Important thing is not to skip stuff in your beginners journey. First learn basic programming idioms then algorithms and data structures (I suggest you use C for both) and in parallel learn about computer architecture (memory, storage, CPU architecture etc. how stuff works and how are they implemented at the lowest level). Once you are done with that you can branch to whatever field you are personally interested in. And that field will then dictate what new technologies you need to learn. So start at the beginning and work your way up, otherwise you will have holes in your knowledge and thees holes will bite you later on (just as they bit me because stupid people gave me stupid advice) I guarantee it.

K&R is an all time classic and you can't go wrong with it BUT prepare your self first by taking a "lighter" introduction to C like the one link I already provided (and I strongly suggest you use that link because I know what is written and taught in that tutorial). Otherwise it might backfire resulting in giving up. Also try to solve as much as possible exercises from the K&R (preferably all of them).

Do your self a favor and stay away from books that have titles "Learn C/C++/Java/whatever in 30 days". Programming is a skill that is developed over the years and yes it takes time to become a good programmer (I'm talking years). Do no strain your self to just one programming language, one framework, one library etc. A professional knows what is the right tool (which at the end a programming language is, just a tool) for the given task and experience is what will give you this confidence to choose right. But experience comes with time (again I'm talking years), so forget about becoming a programmer in 30 days. 

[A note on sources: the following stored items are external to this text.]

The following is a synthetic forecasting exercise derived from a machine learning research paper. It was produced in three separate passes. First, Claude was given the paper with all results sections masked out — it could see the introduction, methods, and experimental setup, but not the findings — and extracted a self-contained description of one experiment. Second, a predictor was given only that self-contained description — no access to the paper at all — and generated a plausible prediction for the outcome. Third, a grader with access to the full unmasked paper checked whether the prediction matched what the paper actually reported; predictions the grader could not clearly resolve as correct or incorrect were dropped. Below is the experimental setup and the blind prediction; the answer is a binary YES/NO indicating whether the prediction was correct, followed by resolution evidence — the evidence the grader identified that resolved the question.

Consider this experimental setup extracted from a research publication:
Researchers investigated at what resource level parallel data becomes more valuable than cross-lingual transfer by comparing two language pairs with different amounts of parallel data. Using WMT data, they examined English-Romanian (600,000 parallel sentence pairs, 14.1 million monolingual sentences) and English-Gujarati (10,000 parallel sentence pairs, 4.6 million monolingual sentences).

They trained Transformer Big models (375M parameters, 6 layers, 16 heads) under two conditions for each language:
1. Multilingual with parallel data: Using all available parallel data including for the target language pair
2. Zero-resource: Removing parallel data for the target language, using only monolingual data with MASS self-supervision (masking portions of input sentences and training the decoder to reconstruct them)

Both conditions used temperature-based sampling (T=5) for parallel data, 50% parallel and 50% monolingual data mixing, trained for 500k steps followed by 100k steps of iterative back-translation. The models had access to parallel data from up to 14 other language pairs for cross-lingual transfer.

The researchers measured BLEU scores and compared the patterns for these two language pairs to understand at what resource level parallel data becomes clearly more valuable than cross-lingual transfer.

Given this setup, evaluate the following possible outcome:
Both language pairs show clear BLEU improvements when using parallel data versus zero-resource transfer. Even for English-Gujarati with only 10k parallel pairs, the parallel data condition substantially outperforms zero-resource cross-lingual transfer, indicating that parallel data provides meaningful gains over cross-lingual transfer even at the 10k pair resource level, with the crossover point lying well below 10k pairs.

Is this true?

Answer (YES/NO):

I would also like to say bit more about collage. Odds are you won't learn much of real life stuff at collage BUT it should give you a god background from which you can then continue to upgrade your knowledge and skills. Also never forget to work/learn at home besides what they teach you at collage.

Another problem with "self teaching" is that it requires a lot of discipline. And collage can "force" you to stay in one mind set. Plus you will meet a lot of people that are into programming and this is a good think because you have to talk and share your ideas with others.



> Scripting languages are more forgiving than C.



True, but it's a pit fall for beginners IMHO.



> Learning C is all fine and well, but it's a dated language written by a pair of greybeards back before they were grey (they always had beards).



C is not dated and is still heavily used in the real world. Odds are you wont end up with a job that requires you to programme in kernel space but embedded domain uses C on a daily basis (and that won't change in the near future).

Not a prof but it counts: link



> If you want to do FreeBSD work, alas you'll need to learn C. If you want to earn a living, you should learn Java.



It's more like you should learn tools, frameworks, libraries, protocols, enviroments, architectures and etc. JUST the programming language won't count for much. And btw. I use C almost every day and I get paid for it.


----------



## kpedersen (Nov 8, 2013)

In the gamedev world, Java is pretty much non-existant outside Android. Unfortunately, everyone who is too inexperienced to code in C++ is absolutely obsessed with C#. It doesn't help that Microsoft has invested many millions in advertising C# to young developers (with XNA etc...). Products like Unity3D also use C# (to keep developers locked into their engine).

This is changing though. Microsoft is getting over its distraction with .NET and is now pushing native C++ (albeit /cx) for its latest Metro lockdown platforms.
The Android NDK is as popular as ever and in gamedev, C and C++ are the only languages that run on all mobile operating systems. Obviously clang for iOS compiles C and C++.
Epic games are dropping their own scripting language to go with C++ in their free SDKs too.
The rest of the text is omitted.